The hind limbs become almost entirely responsible for providing propulsion, which is in agreement with our traditional concepts. The role of the front limb, however, is not what we would have expected. The front limbs lose most of their propulsive thrust; instead they provide more braking, which is used in combination with the carrying force of the front limbs to push the shoulders and forehand upwards and backwards. Therefore, raising the forehand is much more than simply a result of lowering the hindquarters, it is an active process brought about by the action of the front limbs. A crucial component is the ability to use the braking activity of the front limbs to produce self carriage.

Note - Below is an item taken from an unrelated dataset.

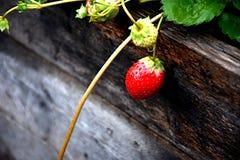 草莓为夏天 库存照片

Passage shows a similar force pattern to the collected trot, but the piaffe is very different with the roles of the front and hind limbs being reversed in terms of the braking and propulsive forces (Figure 3). In piaffe, the front limbs provide propulsion and the hind limbs provide braking. The fact that the force patterns are very different in piaffe than in any other gait that we have studied (except the rein back), is a sign that it involves unique muscle activation patterns. This explains why the transitions between piaffe and passage are so difficult to perform.
A more complete understanding of the mechanics of self carriage and the mysteries of collection awaits EMG data, which I hope to gather in the not too distant future.
Hilary Clayton, BVMS, PhD, MRCVS, is a faculty member in the Department of Large Animal Clinical Sciences at Michigan State University's College of Veterinary Medicine. She was appointed as the first incumbent of the Mary Anne McPhail Dressage Chair in Equine Sports Medicine in July 1997. In that capacity, she performs scientific investigations that directly benefit the sport of dressage, with special emphasis on prevention and treatment of lameness problems. Dr. Clayton is a certified equestrian coach in the UK and Canada, and has competed in eventing, show jumping and dressage.